## PROBLEM TO WORK ON
Reproduce the entries word for word, and omit any picture you find in them.

## DATASET CONTENT
....

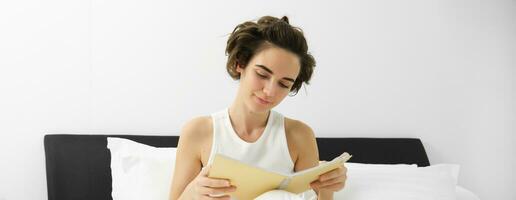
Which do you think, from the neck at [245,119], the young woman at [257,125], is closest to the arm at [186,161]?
the young woman at [257,125]

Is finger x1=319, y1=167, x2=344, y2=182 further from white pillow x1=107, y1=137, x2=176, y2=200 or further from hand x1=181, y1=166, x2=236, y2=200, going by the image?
white pillow x1=107, y1=137, x2=176, y2=200

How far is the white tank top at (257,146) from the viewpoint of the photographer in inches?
64.0

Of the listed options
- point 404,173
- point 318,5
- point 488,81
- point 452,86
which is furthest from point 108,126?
point 488,81

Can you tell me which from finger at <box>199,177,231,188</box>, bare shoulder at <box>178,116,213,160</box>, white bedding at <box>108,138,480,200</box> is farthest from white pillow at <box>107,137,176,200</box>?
finger at <box>199,177,231,188</box>

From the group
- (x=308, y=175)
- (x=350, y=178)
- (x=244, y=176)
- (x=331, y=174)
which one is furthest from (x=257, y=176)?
(x=350, y=178)

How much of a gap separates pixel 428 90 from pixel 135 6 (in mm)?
1359

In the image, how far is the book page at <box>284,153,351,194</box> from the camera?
4.26 ft

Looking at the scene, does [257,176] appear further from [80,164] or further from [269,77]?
[80,164]

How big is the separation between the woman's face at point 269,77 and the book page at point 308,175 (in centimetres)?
24

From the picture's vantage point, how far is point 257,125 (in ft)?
5.55

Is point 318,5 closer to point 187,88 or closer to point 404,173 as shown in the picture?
point 187,88

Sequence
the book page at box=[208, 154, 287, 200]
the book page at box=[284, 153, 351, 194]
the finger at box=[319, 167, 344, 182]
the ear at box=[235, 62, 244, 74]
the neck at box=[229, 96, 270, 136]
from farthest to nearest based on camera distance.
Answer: the neck at box=[229, 96, 270, 136], the ear at box=[235, 62, 244, 74], the finger at box=[319, 167, 344, 182], the book page at box=[284, 153, 351, 194], the book page at box=[208, 154, 287, 200]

....

## WORKED ANSWER
Which do you think, from the neck at [245,119], the young woman at [257,125], is closest to the arm at [186,161]?
the young woman at [257,125]

Is finger x1=319, y1=167, x2=344, y2=182 further from white pillow x1=107, y1=137, x2=176, y2=200 or further from hand x1=181, y1=166, x2=236, y2=200, going by the image?
white pillow x1=107, y1=137, x2=176, y2=200

How far is the white tank top at (257,146) from the viewpoint of the photographer in inches?
64.0

Of the listed options
- point 404,173
- point 318,5
- point 488,81
- point 452,86
which is furthest from point 108,126?
point 488,81

Can you tell me which from finger at <box>199,177,231,188</box>, bare shoulder at <box>178,116,213,160</box>, white bedding at <box>108,138,480,200</box> is farthest from white pillow at <box>107,137,176,200</box>?
finger at <box>199,177,231,188</box>

From the group
- (x=308, y=175)
- (x=350, y=178)
- (x=244, y=176)
- (x=331, y=174)
which one is furthest from (x=257, y=176)?
(x=350, y=178)

How much of a gap separates pixel 428 90 from pixel 135 6 (in mm)?
1359

In the image, how far is the book page at <box>284,153,351,194</box> from the camera?
4.26 ft

Looking at the scene, does [257,176] appear further from [80,164] or further from [269,77]?
[80,164]

How big is the separation between the woman's face at point 269,77 and the book page at point 308,175 (in centimetres)?
24

From the picture's vantage point, how far is point 257,125 (in ft)?
5.55

Is point 318,5 closer to point 187,88 or closer to point 404,173 as shown in the picture?
point 187,88

Sequence
the book page at box=[208, 154, 287, 200]
the book page at box=[284, 153, 351, 194]
the finger at box=[319, 167, 344, 182]
the ear at box=[235, 62, 244, 74]
the neck at box=[229, 96, 270, 136]
from farthest to nearest based on camera distance.
Answer: the neck at box=[229, 96, 270, 136], the ear at box=[235, 62, 244, 74], the finger at box=[319, 167, 344, 182], the book page at box=[284, 153, 351, 194], the book page at box=[208, 154, 287, 200]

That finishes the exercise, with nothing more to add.